__Stated task__:
Reproduce the records below, substituting "paved walkway" for each occurrence of "concrete sidewalk" and changing nothing else.

__Dataset rows__:
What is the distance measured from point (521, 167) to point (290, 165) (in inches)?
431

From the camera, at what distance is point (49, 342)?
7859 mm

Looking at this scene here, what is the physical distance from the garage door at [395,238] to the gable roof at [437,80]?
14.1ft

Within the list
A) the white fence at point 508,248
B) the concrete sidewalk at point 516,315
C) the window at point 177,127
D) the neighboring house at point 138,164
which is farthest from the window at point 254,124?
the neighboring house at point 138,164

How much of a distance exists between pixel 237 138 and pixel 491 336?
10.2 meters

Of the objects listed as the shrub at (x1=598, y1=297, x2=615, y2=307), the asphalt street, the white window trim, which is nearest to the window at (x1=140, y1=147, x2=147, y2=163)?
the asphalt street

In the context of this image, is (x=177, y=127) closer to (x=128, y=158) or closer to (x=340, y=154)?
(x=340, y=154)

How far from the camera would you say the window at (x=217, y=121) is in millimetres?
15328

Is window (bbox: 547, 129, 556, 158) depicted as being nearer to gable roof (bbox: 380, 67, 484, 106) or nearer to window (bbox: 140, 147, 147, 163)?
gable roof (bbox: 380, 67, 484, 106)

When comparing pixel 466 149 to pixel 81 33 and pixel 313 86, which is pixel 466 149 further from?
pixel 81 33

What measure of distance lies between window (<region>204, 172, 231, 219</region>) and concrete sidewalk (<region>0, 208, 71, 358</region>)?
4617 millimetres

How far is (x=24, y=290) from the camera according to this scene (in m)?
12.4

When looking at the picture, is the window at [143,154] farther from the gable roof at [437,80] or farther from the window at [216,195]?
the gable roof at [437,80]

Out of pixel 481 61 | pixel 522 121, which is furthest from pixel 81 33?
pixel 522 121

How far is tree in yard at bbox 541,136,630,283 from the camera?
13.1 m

__Response__:
What is the distance measured from point (521, 167) to point (290, 165) (in inches)?
431

From the camera, at what distance is point (49, 342)?
7859 mm

Looking at this scene here, what is the physical distance from the garage door at [395,238] to the gable roof at [437,80]?
14.1ft

Within the list
A) the white fence at point 508,248
B) the paved walkway at point 516,315
C) the window at point 177,127
D) the neighboring house at point 138,164
which is farthest from the window at point 254,124?
the neighboring house at point 138,164

How much of a distance exists between pixel 237 138 and pixel 491 336?
10.2 meters

Of the objects listed as the shrub at (x1=598, y1=297, x2=615, y2=307), the asphalt street, the white window trim, which is nearest to the window at (x1=140, y1=147, x2=147, y2=163)?
the asphalt street

In the context of this image, is (x=177, y=127) closer to (x=128, y=158) or closer to (x=340, y=154)?
(x=340, y=154)

How far from the camera would you say the window at (x=217, y=121) is in millimetres?
15328

Is window (bbox: 547, 129, 556, 158) depicted as being nearer to gable roof (bbox: 380, 67, 484, 106) or nearer to window (bbox: 140, 147, 147, 163)?
gable roof (bbox: 380, 67, 484, 106)

When comparing pixel 466 149 to pixel 81 33 and pixel 313 86, which is pixel 466 149 further from?
pixel 81 33

What measure of distance lies between window (<region>204, 172, 231, 219</region>) and paved walkway (<region>0, 208, 71, 358</region>)?
4617 millimetres

How far is (x=24, y=290) from the camera according to this scene (in m)?
12.4

When looking at the picture, is the window at [143,154] farther from the gable roof at [437,80] or farther from the window at [216,195]?
the gable roof at [437,80]

Out of pixel 481 61 | pixel 522 121, which is furthest from pixel 81 33?
pixel 522 121

How far is tree in yard at bbox 541,136,630,283 from the camera?
13.1 m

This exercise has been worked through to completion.